Internacional
11/01/2026 20:37
“Jesús llegó de Galilea al río Jordán”
La Fiesta del Bautismo del Señor invita a renovar los compromisos bautismales y a perseverar en la fe, desde el lugar donde comenzó la vida pública de Jesús.
Desde las orillas del río Jordán, en Al Maghtas, Jordania, la celebración de la Fiesta del Bautismo del Señor se vive con especial solemnidad y alegría. En este sitio, reconocido como el lugar del bautismo de Jesús, la liturgia remite al pasaje del Evangelio que narra: “En aquel tiempo, Jesús llegó de Galilea al río Jordán y le pidió a Juan que lo bautizara” (Mateo 3, 13-17).
El Santuario del Bautismo del Señor, perteneciente al Patriarcado Latino de Jerusalén y atendido por la Familia Religiosa del Verbo Encarnado, se erige como un espacio donde resuena con fuerza el llamado a la conversión proclamado por Juan el Bautista y, de modo central, la voz divina que reconoce a Jesús como Hijo de Dios: “Éste es mi Hijo muy amado, en quien tengo mis complacencias”.
La fiesta litúrgica no solo recuerda un acontecimiento evangélico, sino que invita a los fieles a volver al propio bautismo. Según enseña el Catecismo de la Iglesia Católica, el Bautismo es el fundamento de la vida cristiana, por el cual los creyentes son liberados del pecado, regenerados como hijos de Dios, incorporados a la Iglesia y hechos partícipes de su misión. Esta condición compromete a los bautizados a ser testigos del Evangelio y a perseverar en la fe a lo largo de la vida.

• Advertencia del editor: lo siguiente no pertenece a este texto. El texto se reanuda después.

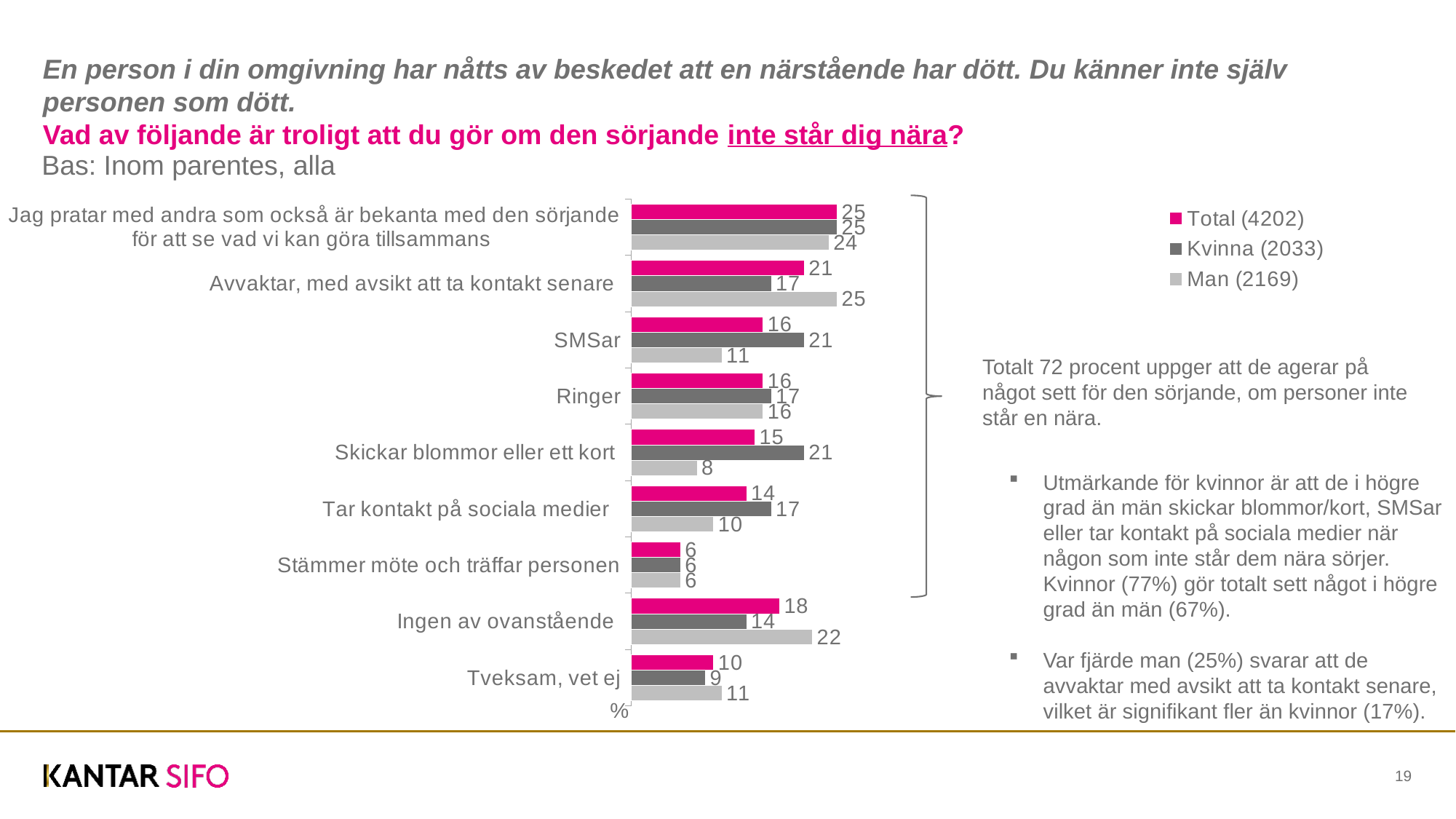
For "Ingen av ovanstående", which is larger: the Kvinna (2033) value or the Man (2169) value? Man (2169) What is the value for Man (2169) for "Avvaktar, med avsikt att ta kontakt senare"? 25 What kind of chart is shown on the slide? Bar chart For "Tar kontakt på sociala medier", which is larger: the Kvinna (2033) value or the Man (2169) value? Kvinna (2033) How many categories are shown on the chart? 9 What is the difference between the Kvinna (2033) and Man (2169) values for "SMSar"? 10 Which category has the lowest value for Kvinna (2033)? Stämmer möte och träffar personen How many series does the legend list? 3 What is the value for Kvinna (2033) for "Skickar blommor eller ett kort"? 21 What is the difference between the Kvinna (2033) and Man (2169) values for "Skickar blommor eller ett kort"? 13 Which category has the highest value for Man (2169)? Avvaktar, med avsikt att ta kontakt senare What is the value for Total (4202) for "Ingen av ovanstående"? 18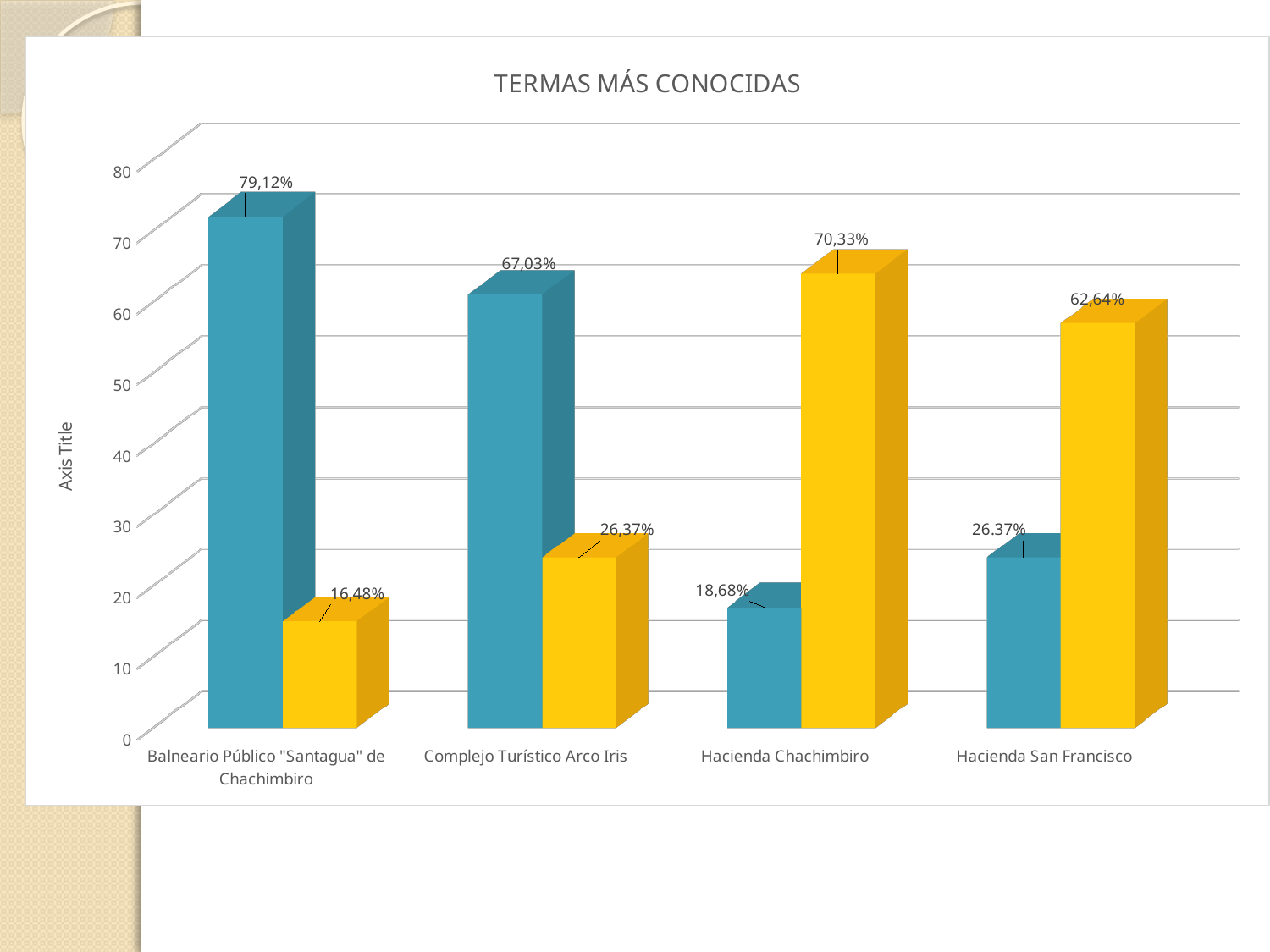
What is the value of the blue bar for Hacienda Chachimbiro? 18,68% How many categories are shown on the x axis? 4 What is the value of the yellow bar for Complejo Turístico Arco Iris? 26,37% What is the value of the blue bar for Balneario Público "Santagua" de Chachimbiro? 79,12% What is the title of the chart? TERMAS MÁS CONOCIDAS Which is larger for Hacienda San Francisco, the blue bar or the yellow bar? the yellow bar Which category has the lowest yellow bar? Balneario Público "Santagua" de Chachimbiro Which category has the highest blue bar? Balneario Público "Santagua" de Chachimbiro What kind of chart is shown on the slide? bar chart What is the value of the yellow bar for Hacienda Chachimbiro? 70,33% What is the difference between the blue bar and the yellow bar for Complejo Turístico Arco Iris? 40,66% What is the value of the yellow bar for Hacienda San Francisco? 62,64%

Ese fue también el mensaje del vicario patriarcal en Jordania, el obispo Iyad Twal, durante la misa celebrada en el santuario de Al Maghtas. En su homilía, llamó a perseverar en la fe incluso en medio de las dificultades, destacando que lo esencial es el deseo sincero de encontrarse con Jesucristo, un encuentro que transforma la vida.
En la misma línea, el papa León XIV recordó en una catequesis dirigida a jóvenes que el Bautismo introduce en la comunión con Cristo y compromete a renunciar a una cultura de muerte presente en la sociedad actual, optando por una vida plena en el Evangelio.
Así, al celebrar la Fiesta del Bautismo del Señor, tanto los peregrinos que llegan a las orillas del Jordán como los fieles en todo el mundo son invitados a volver al origen de su llamado a la santidad, al día en que, por el Bautismo, comenzaron su camino en la fe.